• TASK 1:
Quote, word for word, the part of the reflection on love and faith that begins with the words containing "I don’t need poverty" and ends with "obsessed with him.".
• TASK 2:
Continue the reflection on love and faith from the point where it stops.
* begin DOCUMENT *
I don’t need poverty or riches. I just need my daily bread.
In other words, I don’t need to break off my relationship with Grant because of my mistakes. I also don’t need to stay in this habit of being consumed and obsessed with him.
I need God’s all-sufficient grace.
When I have too much of Grant, I “disown” God and forget how good He is. I neglect to spend time with my first love, my Husband.
When I don’t have Grant at all, I end up stealing all of Grant’s time and attention and focus. I dishonor Grant’s relationship with God when my neediness results in greediness. I dishonor God himself, the One who’s been right there with me with arms wide open as I’ve chased after a man who can neither fill nor satisfy my heart.
Yes, I need God’s all-sufficient grace. I am so thankful that He pours such grace upon me every single time I turn my eyes back to Him. And what amazes me is how that grace carries over into my relationship with Grant. Only this time, our relationship is healthier and back on track. We are building that house again. Or rather, Jesus is building it and we’re finally letting him.
I love Grant, but I love God more. I need Grant, but I need God more. I want Grant, but I want God more.
This is where I’m at and this is where I’ll always be. I might forget for some time, but grace carries me back. What a beautiful life I have with my beautiful God — my first love, my Husband. And I’m so thankful that God has allowed Grant to come alongside me and share in this beautiful life with me. We get to spend our lives looking up to heaven together and I can’t think of a better way to enjoy this relationship with the man I love.
Grant and I have been together for a year and I’m still falling more in love with him all the time! This man pursues me, fights for me, and serves me like no other. Grant doesn’t like this picture very much because he’s used to only seeing serious pictures of himself, but I love this picture because he just looks so HAPPY. Not everyone gets to see him this way, and I am thankful that he’s chosen me to be the woman who gets to see him and know him better than anyone else. He’s my best friend! I can’t help but thank God for Grant — not just because of what he means to me, but because of the man he is.
Being in a relationship is hard, guys.
I’ve known this for years, yet I still feel like I’m punched in the gut with that truth again and again.
I have no idea how to be someone’s girlfriend.
It’s a daunting task: to be the person they run to, the person they want to pour their love into, the person they want to support and appreciate wholeheartedly.
Because when you are that person for someone, there’s that little voice in the back of your head that says, But I don’t deserve it. And there’s no way I could be that lovely, loving person for them in return. At least that’s how it is for me.
I’m too selfish, too emotional, too messy, too prideful, too insecure, too bitter… how could I rightfully treat this man with respect and love when I hardly know how to love myself? How can I support and encourage this man when I can hardly support and encourage myself?
* end DOCUMENT *
* begin MATERIAL SHOWN *
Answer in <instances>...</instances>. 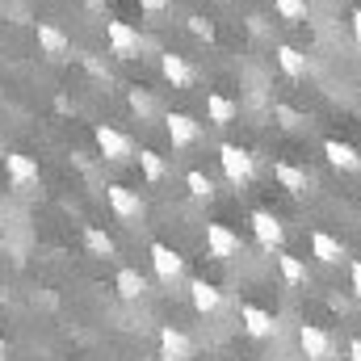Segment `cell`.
Here are the masks:
<instances>
[{"instance_id":"8","label":"cell","mask_w":361,"mask_h":361,"mask_svg":"<svg viewBox=\"0 0 361 361\" xmlns=\"http://www.w3.org/2000/svg\"><path fill=\"white\" fill-rule=\"evenodd\" d=\"M156 341H160V357L164 361H189L193 357V341H189L180 328H173V324H164V328L156 332Z\"/></svg>"},{"instance_id":"9","label":"cell","mask_w":361,"mask_h":361,"mask_svg":"<svg viewBox=\"0 0 361 361\" xmlns=\"http://www.w3.org/2000/svg\"><path fill=\"white\" fill-rule=\"evenodd\" d=\"M105 202H109V210L118 219H139L143 214V197L135 189H126V185H105Z\"/></svg>"},{"instance_id":"1","label":"cell","mask_w":361,"mask_h":361,"mask_svg":"<svg viewBox=\"0 0 361 361\" xmlns=\"http://www.w3.org/2000/svg\"><path fill=\"white\" fill-rule=\"evenodd\" d=\"M219 164H223L227 180H231V185H240V189L257 177V160H252L244 147H235V143H223V147H219Z\"/></svg>"},{"instance_id":"10","label":"cell","mask_w":361,"mask_h":361,"mask_svg":"<svg viewBox=\"0 0 361 361\" xmlns=\"http://www.w3.org/2000/svg\"><path fill=\"white\" fill-rule=\"evenodd\" d=\"M189 302H193L197 315H214V311L223 307V290H219L214 281H206V277H193V281H189Z\"/></svg>"},{"instance_id":"3","label":"cell","mask_w":361,"mask_h":361,"mask_svg":"<svg viewBox=\"0 0 361 361\" xmlns=\"http://www.w3.org/2000/svg\"><path fill=\"white\" fill-rule=\"evenodd\" d=\"M92 139H97V152H101L105 160H114V164H122V160H130V156H135L130 139H126L122 130H114L109 122H101V126L92 130Z\"/></svg>"},{"instance_id":"12","label":"cell","mask_w":361,"mask_h":361,"mask_svg":"<svg viewBox=\"0 0 361 361\" xmlns=\"http://www.w3.org/2000/svg\"><path fill=\"white\" fill-rule=\"evenodd\" d=\"M4 173H8V180H13V189L38 185V164H34L30 156H21V152H4Z\"/></svg>"},{"instance_id":"5","label":"cell","mask_w":361,"mask_h":361,"mask_svg":"<svg viewBox=\"0 0 361 361\" xmlns=\"http://www.w3.org/2000/svg\"><path fill=\"white\" fill-rule=\"evenodd\" d=\"M252 235H257V244L261 248H269V252H277L281 244H286V227H281V219L277 214H269V210H252Z\"/></svg>"},{"instance_id":"7","label":"cell","mask_w":361,"mask_h":361,"mask_svg":"<svg viewBox=\"0 0 361 361\" xmlns=\"http://www.w3.org/2000/svg\"><path fill=\"white\" fill-rule=\"evenodd\" d=\"M152 269L160 281H180V273H185V257H180L177 248H169V244H152Z\"/></svg>"},{"instance_id":"24","label":"cell","mask_w":361,"mask_h":361,"mask_svg":"<svg viewBox=\"0 0 361 361\" xmlns=\"http://www.w3.org/2000/svg\"><path fill=\"white\" fill-rule=\"evenodd\" d=\"M185 185H189V193H193V197H206V202L214 197V180L206 177L202 169H189V173H185Z\"/></svg>"},{"instance_id":"4","label":"cell","mask_w":361,"mask_h":361,"mask_svg":"<svg viewBox=\"0 0 361 361\" xmlns=\"http://www.w3.org/2000/svg\"><path fill=\"white\" fill-rule=\"evenodd\" d=\"M298 349H302L307 361H332V353H336L332 336H328L319 324H302V328H298Z\"/></svg>"},{"instance_id":"13","label":"cell","mask_w":361,"mask_h":361,"mask_svg":"<svg viewBox=\"0 0 361 361\" xmlns=\"http://www.w3.org/2000/svg\"><path fill=\"white\" fill-rule=\"evenodd\" d=\"M240 324H244V332H248V336H257V341H265V336L277 332L273 315L265 311V307H257V302H244V307H240Z\"/></svg>"},{"instance_id":"16","label":"cell","mask_w":361,"mask_h":361,"mask_svg":"<svg viewBox=\"0 0 361 361\" xmlns=\"http://www.w3.org/2000/svg\"><path fill=\"white\" fill-rule=\"evenodd\" d=\"M324 156H328V164L332 169H341V173H357L361 169V156L353 143H341V139H328L324 143Z\"/></svg>"},{"instance_id":"14","label":"cell","mask_w":361,"mask_h":361,"mask_svg":"<svg viewBox=\"0 0 361 361\" xmlns=\"http://www.w3.org/2000/svg\"><path fill=\"white\" fill-rule=\"evenodd\" d=\"M164 130H169L173 147H193V143H197V135H202V130H197V122H193L189 114H180V109L164 118Z\"/></svg>"},{"instance_id":"31","label":"cell","mask_w":361,"mask_h":361,"mask_svg":"<svg viewBox=\"0 0 361 361\" xmlns=\"http://www.w3.org/2000/svg\"><path fill=\"white\" fill-rule=\"evenodd\" d=\"M139 4H143L147 13H164V8H169V0H139Z\"/></svg>"},{"instance_id":"33","label":"cell","mask_w":361,"mask_h":361,"mask_svg":"<svg viewBox=\"0 0 361 361\" xmlns=\"http://www.w3.org/2000/svg\"><path fill=\"white\" fill-rule=\"evenodd\" d=\"M353 38H357V47H361V8H353Z\"/></svg>"},{"instance_id":"6","label":"cell","mask_w":361,"mask_h":361,"mask_svg":"<svg viewBox=\"0 0 361 361\" xmlns=\"http://www.w3.org/2000/svg\"><path fill=\"white\" fill-rule=\"evenodd\" d=\"M105 38H109V47H114L118 59H135L139 55V42H143L130 21H105Z\"/></svg>"},{"instance_id":"21","label":"cell","mask_w":361,"mask_h":361,"mask_svg":"<svg viewBox=\"0 0 361 361\" xmlns=\"http://www.w3.org/2000/svg\"><path fill=\"white\" fill-rule=\"evenodd\" d=\"M273 180L286 189V193H307V173L302 169H294V164H273Z\"/></svg>"},{"instance_id":"26","label":"cell","mask_w":361,"mask_h":361,"mask_svg":"<svg viewBox=\"0 0 361 361\" xmlns=\"http://www.w3.org/2000/svg\"><path fill=\"white\" fill-rule=\"evenodd\" d=\"M273 8H277V17H286V21H302V17H307V0H273Z\"/></svg>"},{"instance_id":"34","label":"cell","mask_w":361,"mask_h":361,"mask_svg":"<svg viewBox=\"0 0 361 361\" xmlns=\"http://www.w3.org/2000/svg\"><path fill=\"white\" fill-rule=\"evenodd\" d=\"M0 361H8V345H4V336H0Z\"/></svg>"},{"instance_id":"29","label":"cell","mask_w":361,"mask_h":361,"mask_svg":"<svg viewBox=\"0 0 361 361\" xmlns=\"http://www.w3.org/2000/svg\"><path fill=\"white\" fill-rule=\"evenodd\" d=\"M85 68H89V76H97V80H109V68H105L101 59H92V55H85Z\"/></svg>"},{"instance_id":"15","label":"cell","mask_w":361,"mask_h":361,"mask_svg":"<svg viewBox=\"0 0 361 361\" xmlns=\"http://www.w3.org/2000/svg\"><path fill=\"white\" fill-rule=\"evenodd\" d=\"M311 257L319 265H341L345 261V244L336 235H328V231H311Z\"/></svg>"},{"instance_id":"20","label":"cell","mask_w":361,"mask_h":361,"mask_svg":"<svg viewBox=\"0 0 361 361\" xmlns=\"http://www.w3.org/2000/svg\"><path fill=\"white\" fill-rule=\"evenodd\" d=\"M85 248H89L92 257H101V261H114V257H118L114 235H105L101 227H85Z\"/></svg>"},{"instance_id":"32","label":"cell","mask_w":361,"mask_h":361,"mask_svg":"<svg viewBox=\"0 0 361 361\" xmlns=\"http://www.w3.org/2000/svg\"><path fill=\"white\" fill-rule=\"evenodd\" d=\"M349 361H361V336H353V341H349Z\"/></svg>"},{"instance_id":"23","label":"cell","mask_w":361,"mask_h":361,"mask_svg":"<svg viewBox=\"0 0 361 361\" xmlns=\"http://www.w3.org/2000/svg\"><path fill=\"white\" fill-rule=\"evenodd\" d=\"M277 269H281V281H286V286H302V281H307V265H302L298 257L277 252Z\"/></svg>"},{"instance_id":"22","label":"cell","mask_w":361,"mask_h":361,"mask_svg":"<svg viewBox=\"0 0 361 361\" xmlns=\"http://www.w3.org/2000/svg\"><path fill=\"white\" fill-rule=\"evenodd\" d=\"M277 63H281V72L286 76H307V55L298 51V47H277Z\"/></svg>"},{"instance_id":"27","label":"cell","mask_w":361,"mask_h":361,"mask_svg":"<svg viewBox=\"0 0 361 361\" xmlns=\"http://www.w3.org/2000/svg\"><path fill=\"white\" fill-rule=\"evenodd\" d=\"M126 101H130V109H135V114H139V118H152V114H156V101H152V97H147V92L130 89V97H126Z\"/></svg>"},{"instance_id":"2","label":"cell","mask_w":361,"mask_h":361,"mask_svg":"<svg viewBox=\"0 0 361 361\" xmlns=\"http://www.w3.org/2000/svg\"><path fill=\"white\" fill-rule=\"evenodd\" d=\"M206 252H210V257H219V261L240 257V252H244L240 231H231L227 223H206Z\"/></svg>"},{"instance_id":"25","label":"cell","mask_w":361,"mask_h":361,"mask_svg":"<svg viewBox=\"0 0 361 361\" xmlns=\"http://www.w3.org/2000/svg\"><path fill=\"white\" fill-rule=\"evenodd\" d=\"M139 169H143V177H147V180H164V160H160L152 147H143V152H139Z\"/></svg>"},{"instance_id":"11","label":"cell","mask_w":361,"mask_h":361,"mask_svg":"<svg viewBox=\"0 0 361 361\" xmlns=\"http://www.w3.org/2000/svg\"><path fill=\"white\" fill-rule=\"evenodd\" d=\"M34 38H38V51L51 55V59H63V55L72 51L68 34H63L59 25H51V21H38V25H34Z\"/></svg>"},{"instance_id":"19","label":"cell","mask_w":361,"mask_h":361,"mask_svg":"<svg viewBox=\"0 0 361 361\" xmlns=\"http://www.w3.org/2000/svg\"><path fill=\"white\" fill-rule=\"evenodd\" d=\"M114 286H118V294H122L126 302H139V298L147 294V277L139 269H118V281H114Z\"/></svg>"},{"instance_id":"18","label":"cell","mask_w":361,"mask_h":361,"mask_svg":"<svg viewBox=\"0 0 361 361\" xmlns=\"http://www.w3.org/2000/svg\"><path fill=\"white\" fill-rule=\"evenodd\" d=\"M160 72H164V80H169L173 89H189V85H193V68H189L180 55H160Z\"/></svg>"},{"instance_id":"17","label":"cell","mask_w":361,"mask_h":361,"mask_svg":"<svg viewBox=\"0 0 361 361\" xmlns=\"http://www.w3.org/2000/svg\"><path fill=\"white\" fill-rule=\"evenodd\" d=\"M235 114H240V105H235L231 97H223V92H206V118H210L214 126L235 122Z\"/></svg>"},{"instance_id":"28","label":"cell","mask_w":361,"mask_h":361,"mask_svg":"<svg viewBox=\"0 0 361 361\" xmlns=\"http://www.w3.org/2000/svg\"><path fill=\"white\" fill-rule=\"evenodd\" d=\"M189 34H193V38H202V42H210V38H214V25H210V21H202V17H189Z\"/></svg>"},{"instance_id":"30","label":"cell","mask_w":361,"mask_h":361,"mask_svg":"<svg viewBox=\"0 0 361 361\" xmlns=\"http://www.w3.org/2000/svg\"><path fill=\"white\" fill-rule=\"evenodd\" d=\"M349 290H353V298L361 302V261H353V265H349Z\"/></svg>"}]
</instances>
* end MATERIAL SHOWN *
• EXERCISE OUTPUT 1:
I don’t need poverty or riches. I just need my daily bread.
In other words, I don’t need to break off my relationship with Grant because of my mistakes. I also don’t need to stay in this habit of being consumed and obsessed with him.

• EXERCISE OUTPUT 2:
And he claims he’s a mess, too. Everyone’s got issues, he says. Baggage. But often times, I can only see my flaws and his strengths (or in my prideful moments, it ends up the other way around). And sometimes that makes a relationship one of bitterness or insecurity.
You have it all together. And I’m just… me. Awful, messy me. You should find another woman to love. Someone who doesn’t cry when things don’t go her way, someone who doesn’t pick fights for no reason other than her stupid insecurities.
Someone who always says the right things and does the right things.
It’s hard to remember that that someone doesn’t exist.
The other night, my boyfriend and I had this realization that we call ourselves a team, but we haven’t been acting like one lately. And my first reaction was, It’s my fault, while his first reaction was, It’s MY fault.
Isn’t that so silly? We both were so quick to take the blame.
And we could’ve just left it there. We both could’ve silently come to the conclusion that we’re messy, stupid people who don’t know how to be a good boyfriend or a good girlfriend. Beat ourselves up further and resolve to be better.
But that’s not what I want for him and that’s not what he wants for me.
So what’s a couple to do? Baby steps, my friends.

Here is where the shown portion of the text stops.